The girls fly away on vacation to the very island where the snobs have gone, and are the hit of the party with their mimed version of "Dancing Queen." With Rhonda around, life suddenly has promise; the two girls move to Sydney, where Muriel finally has a sexual experience, not very successful (the boy unzips a chair instead of Muriel's pants, in a misunderstanding that must be seen to be understood). "When I lived in Porpoise Spit," Muriel tells Rhonda, "I sat in my room for hours and listened to Abba songs.

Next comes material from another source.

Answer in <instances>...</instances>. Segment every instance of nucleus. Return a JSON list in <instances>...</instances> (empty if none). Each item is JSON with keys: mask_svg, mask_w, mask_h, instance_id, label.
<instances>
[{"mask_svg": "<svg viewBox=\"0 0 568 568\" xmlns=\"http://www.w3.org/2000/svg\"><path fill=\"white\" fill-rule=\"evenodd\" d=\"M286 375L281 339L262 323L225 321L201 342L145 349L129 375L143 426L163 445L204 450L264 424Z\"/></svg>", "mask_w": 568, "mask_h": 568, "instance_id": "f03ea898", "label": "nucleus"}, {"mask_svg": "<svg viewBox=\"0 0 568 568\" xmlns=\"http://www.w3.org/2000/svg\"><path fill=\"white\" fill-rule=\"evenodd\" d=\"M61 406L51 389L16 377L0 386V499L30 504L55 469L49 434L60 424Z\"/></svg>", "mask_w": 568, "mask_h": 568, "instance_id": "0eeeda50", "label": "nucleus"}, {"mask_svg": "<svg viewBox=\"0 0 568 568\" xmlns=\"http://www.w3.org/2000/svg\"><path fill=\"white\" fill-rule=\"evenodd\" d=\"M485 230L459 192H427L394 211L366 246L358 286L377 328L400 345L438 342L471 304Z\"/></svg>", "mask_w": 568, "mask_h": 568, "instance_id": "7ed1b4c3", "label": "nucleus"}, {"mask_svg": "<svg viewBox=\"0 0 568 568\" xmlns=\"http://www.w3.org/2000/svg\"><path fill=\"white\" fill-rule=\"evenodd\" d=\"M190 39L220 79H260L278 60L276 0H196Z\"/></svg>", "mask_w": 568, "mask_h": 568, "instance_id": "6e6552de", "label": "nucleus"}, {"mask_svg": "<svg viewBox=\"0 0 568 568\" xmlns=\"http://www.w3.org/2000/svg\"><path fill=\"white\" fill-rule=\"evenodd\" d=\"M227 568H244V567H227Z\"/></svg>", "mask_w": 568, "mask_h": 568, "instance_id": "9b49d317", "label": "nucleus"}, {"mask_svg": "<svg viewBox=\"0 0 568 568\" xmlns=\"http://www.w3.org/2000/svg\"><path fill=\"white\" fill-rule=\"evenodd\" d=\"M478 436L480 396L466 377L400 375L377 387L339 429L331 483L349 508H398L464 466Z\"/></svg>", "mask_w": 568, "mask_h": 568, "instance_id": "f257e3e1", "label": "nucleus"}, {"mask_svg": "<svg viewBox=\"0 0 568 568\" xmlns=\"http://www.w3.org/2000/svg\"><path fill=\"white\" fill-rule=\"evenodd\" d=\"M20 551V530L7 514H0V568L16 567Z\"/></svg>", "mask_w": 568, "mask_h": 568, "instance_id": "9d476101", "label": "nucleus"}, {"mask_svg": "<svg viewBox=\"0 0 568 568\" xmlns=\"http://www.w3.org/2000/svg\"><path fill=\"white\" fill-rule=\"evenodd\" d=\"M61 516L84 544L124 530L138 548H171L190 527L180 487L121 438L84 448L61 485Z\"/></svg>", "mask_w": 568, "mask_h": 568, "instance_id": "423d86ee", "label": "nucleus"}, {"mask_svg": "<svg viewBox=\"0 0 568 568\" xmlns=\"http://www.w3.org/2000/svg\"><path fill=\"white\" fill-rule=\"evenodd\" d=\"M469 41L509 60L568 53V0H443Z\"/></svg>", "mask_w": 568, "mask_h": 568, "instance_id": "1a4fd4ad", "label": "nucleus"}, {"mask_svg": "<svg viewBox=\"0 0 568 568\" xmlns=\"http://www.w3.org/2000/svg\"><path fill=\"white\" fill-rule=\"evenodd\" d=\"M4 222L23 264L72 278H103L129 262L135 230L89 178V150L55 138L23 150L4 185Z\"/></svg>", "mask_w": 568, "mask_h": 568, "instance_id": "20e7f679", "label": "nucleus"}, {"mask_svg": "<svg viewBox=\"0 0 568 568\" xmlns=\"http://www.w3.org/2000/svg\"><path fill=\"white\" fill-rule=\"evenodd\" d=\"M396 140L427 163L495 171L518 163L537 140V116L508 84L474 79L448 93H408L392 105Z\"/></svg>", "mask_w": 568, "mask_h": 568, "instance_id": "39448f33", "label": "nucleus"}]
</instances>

Since I met you and moved to Sydney, my life is as good as an Abba song - as good as "Dancing Queen." For her, there is no higher praise. But Muriel is still unhappy, and because she identifies perfect happiness with getting married, she haunts wedding shops and eventually ends up in a marriage of convenience with an empty-eyed South African swimming star who needs a wife to get an Australian passport. (During their wedding, she lets out little simpering squeaks, and he looks at her with slack-jawed incredulity).
"Muriel's Wedding" has a lot of big and little laughs in it, but also a melancholy undercurrent, which reveals itself toward the end of the film in a series of surprises and unexpected developments.
The arc of its story involves Muriel's discovery of herself, and a developing faith that she can have a good time, make friends, and be valued. The film's good heart keeps it from ever making fun of Muriel, although there are moments that must have been tempting.
And the casting of minor characters (including Muriel's sister with the naughty-naughty smirk) is flawless.